#### [PROBLEM TO WORK ON]
Copy every line of the records below without any changes, but leave out the pictures.

Records:
● ● ● ● ● ● ●
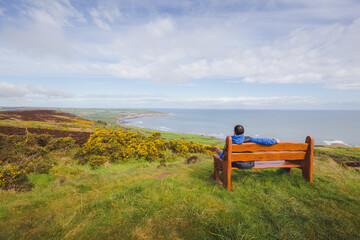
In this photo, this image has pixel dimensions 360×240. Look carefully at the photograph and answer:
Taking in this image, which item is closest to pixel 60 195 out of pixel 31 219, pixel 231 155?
pixel 31 219

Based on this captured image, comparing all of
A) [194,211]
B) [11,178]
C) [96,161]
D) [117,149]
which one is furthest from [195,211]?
[117,149]

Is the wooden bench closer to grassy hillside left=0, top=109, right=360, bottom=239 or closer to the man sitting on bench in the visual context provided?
the man sitting on bench

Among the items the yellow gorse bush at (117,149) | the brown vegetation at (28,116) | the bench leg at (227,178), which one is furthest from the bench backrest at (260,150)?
the brown vegetation at (28,116)

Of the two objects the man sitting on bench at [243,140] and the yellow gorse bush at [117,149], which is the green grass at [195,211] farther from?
the yellow gorse bush at [117,149]

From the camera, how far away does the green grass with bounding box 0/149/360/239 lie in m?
2.75

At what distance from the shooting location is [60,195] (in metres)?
4.83

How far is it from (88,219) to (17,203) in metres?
2.63

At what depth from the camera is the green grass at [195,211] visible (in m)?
2.75

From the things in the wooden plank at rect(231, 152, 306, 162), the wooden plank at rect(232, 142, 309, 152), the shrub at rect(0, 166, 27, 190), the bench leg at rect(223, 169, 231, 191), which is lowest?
the shrub at rect(0, 166, 27, 190)

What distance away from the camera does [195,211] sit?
332 centimetres

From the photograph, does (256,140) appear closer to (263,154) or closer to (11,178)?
(263,154)

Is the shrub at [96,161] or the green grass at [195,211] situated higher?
the green grass at [195,211]

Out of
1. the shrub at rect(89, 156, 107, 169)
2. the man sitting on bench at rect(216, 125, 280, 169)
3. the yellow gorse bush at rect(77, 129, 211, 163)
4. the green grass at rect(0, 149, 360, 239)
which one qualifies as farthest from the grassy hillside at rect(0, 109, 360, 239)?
the yellow gorse bush at rect(77, 129, 211, 163)

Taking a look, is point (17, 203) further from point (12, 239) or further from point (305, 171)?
point (305, 171)
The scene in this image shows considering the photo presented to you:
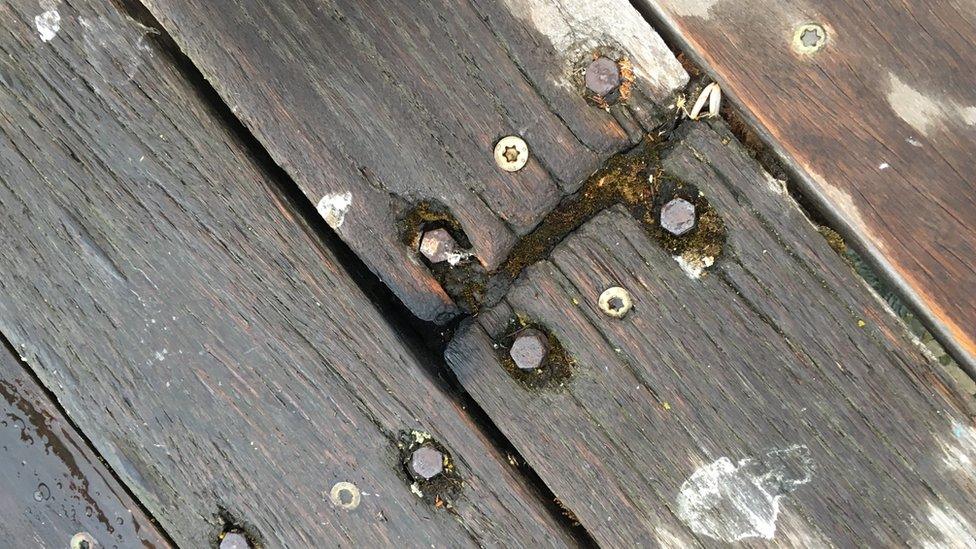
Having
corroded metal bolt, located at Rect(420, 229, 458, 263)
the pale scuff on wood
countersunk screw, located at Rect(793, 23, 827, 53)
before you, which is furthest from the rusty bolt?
countersunk screw, located at Rect(793, 23, 827, 53)

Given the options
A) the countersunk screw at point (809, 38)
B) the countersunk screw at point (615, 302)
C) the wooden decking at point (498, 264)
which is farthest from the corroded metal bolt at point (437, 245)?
the countersunk screw at point (809, 38)

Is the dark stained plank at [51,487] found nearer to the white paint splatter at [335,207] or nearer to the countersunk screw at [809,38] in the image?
the white paint splatter at [335,207]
● ● ● ● ● ● ●
#### [OUTPUT FOR THIS TASK]
In this photo, this image has pixel dimensions 360×240. Look carefully at the photograph and answer:
Taking in this image, which item is closest to pixel 60 195 out of pixel 31 219, pixel 231 155?
pixel 31 219

Based on this captured image, comparing all of
A) [194,211]
B) [11,178]
C) [96,161]
D) [117,149]
which one is furthest from [195,211]?
[117,149]

Is the wooden bench closer to grassy hillside left=0, top=109, right=360, bottom=239 or closer to the man sitting on bench in the visual context provided?
the man sitting on bench

Among the items the yellow gorse bush at (117,149) | the brown vegetation at (28,116) | the bench leg at (227,178), which one is furthest from the bench backrest at (260,150)?
the brown vegetation at (28,116)

Of the two objects the man sitting on bench at [243,140] and the yellow gorse bush at [117,149], which is the green grass at [195,211] farther from?
the yellow gorse bush at [117,149]

From the camera, how far away does the green grass with bounding box 0/149/360/239 lie in m?
2.75

At what distance from the shooting location is [60,195] (in metres)?
4.83

How far is it from (88,219) to (17,203) in metres?
2.63

At what depth from the camera is the green grass at [195,211] visible (in m)?
2.75

From the things in the wooden plank at rect(231, 152, 306, 162), the wooden plank at rect(232, 142, 309, 152), the shrub at rect(0, 166, 27, 190), the bench leg at rect(223, 169, 231, 191), which is lowest?
the shrub at rect(0, 166, 27, 190)

What distance away from the camera does [195,211] sit?
332 centimetres

From the photograph, does (256,140) appear closer to (263,154) or closer to (11,178)?
(263,154)

Is the shrub at [96,161] or the green grass at [195,211] situated higher?
the green grass at [195,211]

Out of
1. the shrub at rect(89, 156, 107, 169)
2. the man sitting on bench at rect(216, 125, 280, 169)
3. the yellow gorse bush at rect(77, 129, 211, 163)
4. the green grass at rect(0, 149, 360, 239)
which one qualifies as farthest from the grassy hillside at rect(0, 109, 360, 239)?
the yellow gorse bush at rect(77, 129, 211, 163)

Taking a look, is point (17, 203) further from point (12, 239) or further from point (305, 171)?
point (305, 171)
The scene in this image shows considering the photo presented to you:
Having
corroded metal bolt, located at Rect(420, 229, 458, 263)
the pale scuff on wood
countersunk screw, located at Rect(793, 23, 827, 53)
before you, which is furthest from the rusty bolt?
countersunk screw, located at Rect(793, 23, 827, 53)

Given the options
A) the countersunk screw at point (809, 38)
B) the countersunk screw at point (615, 302)
C) the wooden decking at point (498, 264)
which is farthest from the corroded metal bolt at point (437, 245)?
the countersunk screw at point (809, 38)

Is the dark stained plank at [51,487] found nearer to the white paint splatter at [335,207] or nearer to the countersunk screw at [809,38] in the image?
the white paint splatter at [335,207]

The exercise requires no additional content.